Embed Lab is a small Python tool that scaffolds a repeatable workspace for fine-tuning information retrieval (IR) embedding models. It gives you a clean project layout, runnable experiment files, and an “inventory” layer where you centralize reusable training/evaluation code instead of rewriting it per experiment.
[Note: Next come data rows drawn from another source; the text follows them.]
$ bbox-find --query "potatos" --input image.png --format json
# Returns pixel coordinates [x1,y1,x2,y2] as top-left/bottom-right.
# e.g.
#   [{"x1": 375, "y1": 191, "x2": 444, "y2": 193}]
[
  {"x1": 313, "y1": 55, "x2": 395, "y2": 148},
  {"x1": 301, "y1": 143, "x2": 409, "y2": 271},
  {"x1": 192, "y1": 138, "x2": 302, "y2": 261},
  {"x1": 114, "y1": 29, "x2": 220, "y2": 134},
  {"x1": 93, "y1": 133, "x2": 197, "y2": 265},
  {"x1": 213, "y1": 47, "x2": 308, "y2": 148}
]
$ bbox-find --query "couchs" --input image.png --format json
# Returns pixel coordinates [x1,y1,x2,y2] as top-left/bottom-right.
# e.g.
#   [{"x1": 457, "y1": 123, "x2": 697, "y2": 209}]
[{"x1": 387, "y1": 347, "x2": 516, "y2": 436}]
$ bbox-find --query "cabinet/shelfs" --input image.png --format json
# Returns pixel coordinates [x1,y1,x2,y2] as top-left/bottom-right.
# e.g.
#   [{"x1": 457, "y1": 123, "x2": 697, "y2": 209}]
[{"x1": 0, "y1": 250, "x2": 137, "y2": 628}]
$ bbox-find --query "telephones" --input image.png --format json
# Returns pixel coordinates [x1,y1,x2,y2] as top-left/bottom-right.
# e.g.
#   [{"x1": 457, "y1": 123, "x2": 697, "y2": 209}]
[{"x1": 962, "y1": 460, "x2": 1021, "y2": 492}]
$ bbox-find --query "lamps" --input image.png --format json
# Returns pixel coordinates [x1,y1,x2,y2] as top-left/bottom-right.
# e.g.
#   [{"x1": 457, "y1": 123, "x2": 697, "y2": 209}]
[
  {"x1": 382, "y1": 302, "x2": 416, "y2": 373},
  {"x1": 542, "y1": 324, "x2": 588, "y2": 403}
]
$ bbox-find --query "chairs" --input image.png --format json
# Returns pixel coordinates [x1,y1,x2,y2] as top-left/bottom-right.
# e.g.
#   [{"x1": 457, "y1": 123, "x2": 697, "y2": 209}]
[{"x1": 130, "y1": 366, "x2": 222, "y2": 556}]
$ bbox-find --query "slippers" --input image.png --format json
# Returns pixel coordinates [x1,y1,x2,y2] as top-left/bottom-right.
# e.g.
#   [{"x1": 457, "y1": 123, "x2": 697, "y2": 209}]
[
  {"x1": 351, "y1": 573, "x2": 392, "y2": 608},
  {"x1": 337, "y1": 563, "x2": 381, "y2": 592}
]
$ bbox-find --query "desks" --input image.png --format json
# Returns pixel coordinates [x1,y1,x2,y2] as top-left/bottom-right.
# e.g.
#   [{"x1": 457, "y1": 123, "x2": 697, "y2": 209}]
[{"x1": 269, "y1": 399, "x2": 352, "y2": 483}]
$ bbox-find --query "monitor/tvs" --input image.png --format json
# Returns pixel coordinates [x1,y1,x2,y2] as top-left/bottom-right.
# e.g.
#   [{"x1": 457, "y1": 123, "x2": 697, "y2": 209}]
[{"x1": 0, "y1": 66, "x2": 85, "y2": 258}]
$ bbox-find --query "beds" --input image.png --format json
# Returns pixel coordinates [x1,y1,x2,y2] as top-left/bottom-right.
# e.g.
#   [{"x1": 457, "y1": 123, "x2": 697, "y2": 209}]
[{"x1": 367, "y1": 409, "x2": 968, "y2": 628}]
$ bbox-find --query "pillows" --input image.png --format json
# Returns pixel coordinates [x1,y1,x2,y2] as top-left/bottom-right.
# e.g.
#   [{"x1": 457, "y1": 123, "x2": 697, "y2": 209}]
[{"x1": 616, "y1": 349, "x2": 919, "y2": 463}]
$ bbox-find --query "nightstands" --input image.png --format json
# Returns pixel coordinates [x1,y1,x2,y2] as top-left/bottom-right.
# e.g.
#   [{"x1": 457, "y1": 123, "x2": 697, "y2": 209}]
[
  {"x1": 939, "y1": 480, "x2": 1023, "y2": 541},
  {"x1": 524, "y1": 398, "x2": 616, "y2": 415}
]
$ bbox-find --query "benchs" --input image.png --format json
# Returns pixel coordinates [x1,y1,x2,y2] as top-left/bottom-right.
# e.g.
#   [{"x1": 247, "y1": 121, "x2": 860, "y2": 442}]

The goal is consistency: one place to define datasets, preprocessing, training, evaluation, and plotting, and many small experiment scripts that compose those building blocks.

Why we created this

Fine-tuning IR embedding models tends to drift into ad-hoc notebooks and one-off scripts: inconsistent data loading, hard-to-reproduce runs, and experiments that are difficult to compare. Embed Lab exists to:

  • Centralize the core pipeline (datasets, preprocessing, training, evaluation) in inventory/
  • Keep experiments as small, explicit Python files in experiments/
  • Make results reproducible by writing artifacts to results/<experiment_name>/
  • Reduce setup time by generating a working template with emb init

Although the starter template ships with a Sentence-Transformers (SBERT) example, the structure is intended to generalize to other training stacks and tasks.

What you get

Running emb init generates a “lab” folder with:

  • inventory/: reusable modules (datasets, preprocess, train, evaluate, plotting)
  • experiments/: runnable experiment scripts (exp_01_baseline.py, etc.)
  • data/: JSONL splits (train/dev/gold) with a tiny sample dataset
  • results/: where all run artifacts are written (git-ignored)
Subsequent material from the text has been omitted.